A sequência de vestidos coquetel, com cintura marcada e florais enormes estampados, foi um dos pontos altos do desfile. “Os estilistas acabam de colocar as rosas na ordem do dia fashion novamente”, disse Daniela Falcão, diretora da Vogue Brasil. Algumas modelos de lenços de seda na cabeça reforçavam o espírito vintage da coleção, enquanto outras tantas ostentavam mantôs com bordados magníficos e chapéus que pareciam mitras usadas por pontífices. A renda preta, que marca as criações dos estilistas e lembram os antigos vestidos das mamas italianas, surgiu em peças que modelavam o corpo. Algumas delas traziam estampas de limões sicilianos. Calças jeans bordadas (usadas pela primeira vez em um desfile de Alta Moda) e peças elegantes de alfaiataria davam um toque cool ao show que foi ultra-exuberante.
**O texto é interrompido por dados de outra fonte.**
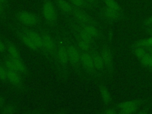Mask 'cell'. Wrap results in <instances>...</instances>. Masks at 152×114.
Masks as SVG:
<instances>
[{
    "mask_svg": "<svg viewBox=\"0 0 152 114\" xmlns=\"http://www.w3.org/2000/svg\"><path fill=\"white\" fill-rule=\"evenodd\" d=\"M7 70V80L15 87H20L23 84L21 74L15 70Z\"/></svg>",
    "mask_w": 152,
    "mask_h": 114,
    "instance_id": "11",
    "label": "cell"
},
{
    "mask_svg": "<svg viewBox=\"0 0 152 114\" xmlns=\"http://www.w3.org/2000/svg\"><path fill=\"white\" fill-rule=\"evenodd\" d=\"M42 14L46 22L50 26H54L58 20V14L52 0H43Z\"/></svg>",
    "mask_w": 152,
    "mask_h": 114,
    "instance_id": "1",
    "label": "cell"
},
{
    "mask_svg": "<svg viewBox=\"0 0 152 114\" xmlns=\"http://www.w3.org/2000/svg\"><path fill=\"white\" fill-rule=\"evenodd\" d=\"M25 33L30 37V38L33 41V42L38 46V48L42 49V37L41 35L37 32L33 30H24Z\"/></svg>",
    "mask_w": 152,
    "mask_h": 114,
    "instance_id": "17",
    "label": "cell"
},
{
    "mask_svg": "<svg viewBox=\"0 0 152 114\" xmlns=\"http://www.w3.org/2000/svg\"><path fill=\"white\" fill-rule=\"evenodd\" d=\"M7 80V70L4 65L0 64V81H5Z\"/></svg>",
    "mask_w": 152,
    "mask_h": 114,
    "instance_id": "23",
    "label": "cell"
},
{
    "mask_svg": "<svg viewBox=\"0 0 152 114\" xmlns=\"http://www.w3.org/2000/svg\"><path fill=\"white\" fill-rule=\"evenodd\" d=\"M17 36L19 39L29 49L34 51L40 50L38 46L33 42L30 37L25 33L24 30H20L17 32Z\"/></svg>",
    "mask_w": 152,
    "mask_h": 114,
    "instance_id": "9",
    "label": "cell"
},
{
    "mask_svg": "<svg viewBox=\"0 0 152 114\" xmlns=\"http://www.w3.org/2000/svg\"><path fill=\"white\" fill-rule=\"evenodd\" d=\"M4 99L1 96H0V110H2V109L4 107Z\"/></svg>",
    "mask_w": 152,
    "mask_h": 114,
    "instance_id": "28",
    "label": "cell"
},
{
    "mask_svg": "<svg viewBox=\"0 0 152 114\" xmlns=\"http://www.w3.org/2000/svg\"><path fill=\"white\" fill-rule=\"evenodd\" d=\"M80 64L87 72L92 73L96 69L94 65L92 53L90 52H81L80 56Z\"/></svg>",
    "mask_w": 152,
    "mask_h": 114,
    "instance_id": "6",
    "label": "cell"
},
{
    "mask_svg": "<svg viewBox=\"0 0 152 114\" xmlns=\"http://www.w3.org/2000/svg\"><path fill=\"white\" fill-rule=\"evenodd\" d=\"M148 22L150 24H152V16H151V17L150 18V20L148 21Z\"/></svg>",
    "mask_w": 152,
    "mask_h": 114,
    "instance_id": "31",
    "label": "cell"
},
{
    "mask_svg": "<svg viewBox=\"0 0 152 114\" xmlns=\"http://www.w3.org/2000/svg\"><path fill=\"white\" fill-rule=\"evenodd\" d=\"M140 104L138 102L135 100H129L121 103L118 106V109L119 110L121 113H131L138 111L140 108Z\"/></svg>",
    "mask_w": 152,
    "mask_h": 114,
    "instance_id": "7",
    "label": "cell"
},
{
    "mask_svg": "<svg viewBox=\"0 0 152 114\" xmlns=\"http://www.w3.org/2000/svg\"><path fill=\"white\" fill-rule=\"evenodd\" d=\"M56 53L57 59L61 64L65 65L68 64L69 59L67 48L62 45H59L56 49Z\"/></svg>",
    "mask_w": 152,
    "mask_h": 114,
    "instance_id": "12",
    "label": "cell"
},
{
    "mask_svg": "<svg viewBox=\"0 0 152 114\" xmlns=\"http://www.w3.org/2000/svg\"><path fill=\"white\" fill-rule=\"evenodd\" d=\"M81 28L95 40L100 37V31L95 24H85L81 25Z\"/></svg>",
    "mask_w": 152,
    "mask_h": 114,
    "instance_id": "15",
    "label": "cell"
},
{
    "mask_svg": "<svg viewBox=\"0 0 152 114\" xmlns=\"http://www.w3.org/2000/svg\"><path fill=\"white\" fill-rule=\"evenodd\" d=\"M74 18L79 22L81 25L95 24V21L93 18L89 15L84 9L73 6L72 14Z\"/></svg>",
    "mask_w": 152,
    "mask_h": 114,
    "instance_id": "3",
    "label": "cell"
},
{
    "mask_svg": "<svg viewBox=\"0 0 152 114\" xmlns=\"http://www.w3.org/2000/svg\"><path fill=\"white\" fill-rule=\"evenodd\" d=\"M77 43L79 49L83 52H90L93 46L91 43L80 38L79 37L77 39Z\"/></svg>",
    "mask_w": 152,
    "mask_h": 114,
    "instance_id": "19",
    "label": "cell"
},
{
    "mask_svg": "<svg viewBox=\"0 0 152 114\" xmlns=\"http://www.w3.org/2000/svg\"><path fill=\"white\" fill-rule=\"evenodd\" d=\"M99 52L103 60L105 68L110 70L113 65V58L110 49L107 46H103L99 50Z\"/></svg>",
    "mask_w": 152,
    "mask_h": 114,
    "instance_id": "10",
    "label": "cell"
},
{
    "mask_svg": "<svg viewBox=\"0 0 152 114\" xmlns=\"http://www.w3.org/2000/svg\"><path fill=\"white\" fill-rule=\"evenodd\" d=\"M134 53L144 66L152 69V54L145 48L138 44L134 48Z\"/></svg>",
    "mask_w": 152,
    "mask_h": 114,
    "instance_id": "2",
    "label": "cell"
},
{
    "mask_svg": "<svg viewBox=\"0 0 152 114\" xmlns=\"http://www.w3.org/2000/svg\"><path fill=\"white\" fill-rule=\"evenodd\" d=\"M69 62L75 66H77L80 64L81 52L74 45H70L67 48Z\"/></svg>",
    "mask_w": 152,
    "mask_h": 114,
    "instance_id": "8",
    "label": "cell"
},
{
    "mask_svg": "<svg viewBox=\"0 0 152 114\" xmlns=\"http://www.w3.org/2000/svg\"><path fill=\"white\" fill-rule=\"evenodd\" d=\"M91 53L96 71H102L106 69L103 60L99 51H94Z\"/></svg>",
    "mask_w": 152,
    "mask_h": 114,
    "instance_id": "14",
    "label": "cell"
},
{
    "mask_svg": "<svg viewBox=\"0 0 152 114\" xmlns=\"http://www.w3.org/2000/svg\"><path fill=\"white\" fill-rule=\"evenodd\" d=\"M100 94L103 102L104 104H109L111 102V96L107 88L103 86L100 87Z\"/></svg>",
    "mask_w": 152,
    "mask_h": 114,
    "instance_id": "21",
    "label": "cell"
},
{
    "mask_svg": "<svg viewBox=\"0 0 152 114\" xmlns=\"http://www.w3.org/2000/svg\"><path fill=\"white\" fill-rule=\"evenodd\" d=\"M0 2L1 3H2L5 6L7 7V4H8V0H0Z\"/></svg>",
    "mask_w": 152,
    "mask_h": 114,
    "instance_id": "30",
    "label": "cell"
},
{
    "mask_svg": "<svg viewBox=\"0 0 152 114\" xmlns=\"http://www.w3.org/2000/svg\"><path fill=\"white\" fill-rule=\"evenodd\" d=\"M112 109H107V110L105 111L104 113H116L115 111L114 110H112Z\"/></svg>",
    "mask_w": 152,
    "mask_h": 114,
    "instance_id": "29",
    "label": "cell"
},
{
    "mask_svg": "<svg viewBox=\"0 0 152 114\" xmlns=\"http://www.w3.org/2000/svg\"><path fill=\"white\" fill-rule=\"evenodd\" d=\"M5 8H6V6H5L2 3L0 2V17H3L5 15Z\"/></svg>",
    "mask_w": 152,
    "mask_h": 114,
    "instance_id": "26",
    "label": "cell"
},
{
    "mask_svg": "<svg viewBox=\"0 0 152 114\" xmlns=\"http://www.w3.org/2000/svg\"><path fill=\"white\" fill-rule=\"evenodd\" d=\"M5 50H7L6 45L4 43L2 40L0 39V53H3Z\"/></svg>",
    "mask_w": 152,
    "mask_h": 114,
    "instance_id": "27",
    "label": "cell"
},
{
    "mask_svg": "<svg viewBox=\"0 0 152 114\" xmlns=\"http://www.w3.org/2000/svg\"><path fill=\"white\" fill-rule=\"evenodd\" d=\"M16 108L12 105H8L2 109V113L4 114H12L16 112Z\"/></svg>",
    "mask_w": 152,
    "mask_h": 114,
    "instance_id": "24",
    "label": "cell"
},
{
    "mask_svg": "<svg viewBox=\"0 0 152 114\" xmlns=\"http://www.w3.org/2000/svg\"><path fill=\"white\" fill-rule=\"evenodd\" d=\"M90 6L91 9L97 8L99 5V0H84Z\"/></svg>",
    "mask_w": 152,
    "mask_h": 114,
    "instance_id": "25",
    "label": "cell"
},
{
    "mask_svg": "<svg viewBox=\"0 0 152 114\" xmlns=\"http://www.w3.org/2000/svg\"><path fill=\"white\" fill-rule=\"evenodd\" d=\"M73 6L82 9H91L88 4L84 0H68Z\"/></svg>",
    "mask_w": 152,
    "mask_h": 114,
    "instance_id": "22",
    "label": "cell"
},
{
    "mask_svg": "<svg viewBox=\"0 0 152 114\" xmlns=\"http://www.w3.org/2000/svg\"><path fill=\"white\" fill-rule=\"evenodd\" d=\"M40 35L42 37V49L46 53L52 54L56 49L53 38L46 32L42 33Z\"/></svg>",
    "mask_w": 152,
    "mask_h": 114,
    "instance_id": "5",
    "label": "cell"
},
{
    "mask_svg": "<svg viewBox=\"0 0 152 114\" xmlns=\"http://www.w3.org/2000/svg\"><path fill=\"white\" fill-rule=\"evenodd\" d=\"M17 20L27 26H35L39 23V18L34 14L28 11H20L16 15Z\"/></svg>",
    "mask_w": 152,
    "mask_h": 114,
    "instance_id": "4",
    "label": "cell"
},
{
    "mask_svg": "<svg viewBox=\"0 0 152 114\" xmlns=\"http://www.w3.org/2000/svg\"><path fill=\"white\" fill-rule=\"evenodd\" d=\"M53 2L64 14L67 15L72 14L73 5L68 0H53Z\"/></svg>",
    "mask_w": 152,
    "mask_h": 114,
    "instance_id": "13",
    "label": "cell"
},
{
    "mask_svg": "<svg viewBox=\"0 0 152 114\" xmlns=\"http://www.w3.org/2000/svg\"><path fill=\"white\" fill-rule=\"evenodd\" d=\"M11 59L12 61L14 64L15 69L21 74H24L26 72V66L23 62L22 58H17V59Z\"/></svg>",
    "mask_w": 152,
    "mask_h": 114,
    "instance_id": "18",
    "label": "cell"
},
{
    "mask_svg": "<svg viewBox=\"0 0 152 114\" xmlns=\"http://www.w3.org/2000/svg\"><path fill=\"white\" fill-rule=\"evenodd\" d=\"M102 1L104 4L106 8L110 10L121 13L122 9L116 0H102Z\"/></svg>",
    "mask_w": 152,
    "mask_h": 114,
    "instance_id": "20",
    "label": "cell"
},
{
    "mask_svg": "<svg viewBox=\"0 0 152 114\" xmlns=\"http://www.w3.org/2000/svg\"><path fill=\"white\" fill-rule=\"evenodd\" d=\"M7 50L8 52V56L12 59L21 58L20 52L18 48L12 43H8L6 45Z\"/></svg>",
    "mask_w": 152,
    "mask_h": 114,
    "instance_id": "16",
    "label": "cell"
}]
</instances>
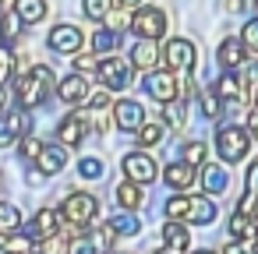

Quanto mais brilho e mais extravagância, mais o público aplaudia. Os principais clientes da marca, cerca de 400 pessoas vindas da China, Rússia, México, Brasil e de alguns países da Europa e da África, foram aconselhados a não usar joias pesadas na rua já que o desfile foi totalmente aberto ao público – o staff de seguranças, por sinal, era enorme. “Esse foi o show mais complicado que já fizemos em termos de estrutura”, afirmou Dolce. “Mas é uma experiência única e valeu a pena. Para nós, é especial estar na Via San Gregorio, que é a rua dos artesãos. Cada família aqui valoriza suas raízes e segue criando de forma artesanal, assim como na alta costura.”
Nessa época do ano, as grandes marcas de moda francesas participam da semana da Alta Costura, evento que celebra a excelência e a tradição da moda francesa, promovido pela Câmara Sindical da Alta Costura, comissão reguladora que estabelece e fiscaliza uma série de regras impostas a seus associados. Historicamente, esse evento traz o suprassumo do luxo em termos de roupas e acessórios. São peças únicas, feitas sob medida, e voltadas para um seleto público capaz de pagar por valores sempre na casa dos 5 ou 6 dígitos. Algumas grifes de outros países acabaram quebrando o cerco francês e conseguiram um espaço nessa agenda de desfiles de Haute Couture, caso por exemplo da Valentino e da Versace.
A Dolce & Gabbana fez justamente o contrário. Em vez de pleitear um lugar entre as maisons da França, decidiu lançar sua Alta Moda como uma declaração de amor à Itália. Pouco antes do desfile, os estilistas receberam a imprensa de moda mundial para explicar a coleção. “Nossa moda não segue tendências. Fazemos uma roupa atemporal, que diz muito sobre a nossa emoção e a nossa cultura”, disse Dolce. Enquanto isso, Gabbana mostrava um chapéu curioso em forma de baba ao rum, doce típico de Nápoles. Tudo na maior descontração, como manda o figurino italiano.
As informações são do jornal O Estado de S. Paulo.